This paragraph made me smile:

Writers are a lot of things: depressed, funny, paranoid, anxious, competitive, compulsive, surly, sorry, ambitious, brilliant, insightful, perceptive, intense, psychologically acute, dreamy, and indefatigable. They love to fight and seek forgiveness. They want to alone and loved by all. They will push an editor to the edge and then over it. They love to procrastinate. They love to send emails in the middle of the night. They need to make sure you are thinking about them. Writers cry, complain, gnash. Authors let their freak flags fly. They are insecure because everything about their lives is insecure. Make a living writing? Put their life’s work in the hands of publishers? Even the most successful writer lives out on a limb. It’s a deeply risky and precarious way to live. It can be equally thrilling and demoralizing. It’s life on a high wire and there is nothing like it: creating original work. Making something out of nothing, pulling rabbits from hats. However much power it feels like the publisher has, it’s the writer ultimately, who has the power to create.

That’s one of the best descriptions of being a writer I’ve seen, though it doesn’t include being bored.

As 2020 draws to a close, I spent another day yesterday working my way through tedium as I prepared the chapters of Book 4 of my Cornish Detective series to upload to ACX for consideration as being OK to appear on the shelves of Audible.

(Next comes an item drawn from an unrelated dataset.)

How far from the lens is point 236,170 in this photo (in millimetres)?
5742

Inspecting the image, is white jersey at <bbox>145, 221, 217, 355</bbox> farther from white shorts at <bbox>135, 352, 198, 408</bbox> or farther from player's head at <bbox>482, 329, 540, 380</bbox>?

I devoted eight mind-numbing hours to this, repeatedly applying the effects needed to satisfy the requirements of Audacity’s ACX Check Analyzer. I figured that uploading 38 chapters to ACX would take me an hour. It took me three-and-a-half, for ACX was obstructive and illogical, stating in one place that there were problems with the upload, while on another page the Upload Manager reassured me that there were no problems! I had to submit some chapters five times to make the warning message go away.

I won’t know if there were any ‘problems’ for at least a month, as that’s how long it takes ACX to run their quality control check.

Asking questions of ACX’s customer service team feels like being an amoeba in a puddle asking a T-Rex why it’s just crapped on me! Amazon’s customer service team are brilliant, but ACX is unreachable.

Overall, I’m glad that I decided to create audiobooks of my crime series, but since April 23rd when I started, I’ve worked 12-hour days every day to get the task completed. By late tonight, I’ll have uploaded all five titles. Do I have a sense of achievement? Not really. I’m more relieved that I don’t have to do it anymore and that I can return to creative writing, which brings me joy.

At the moment, I feel bored, annoyed and frustrated.

How do you feel about your writing year?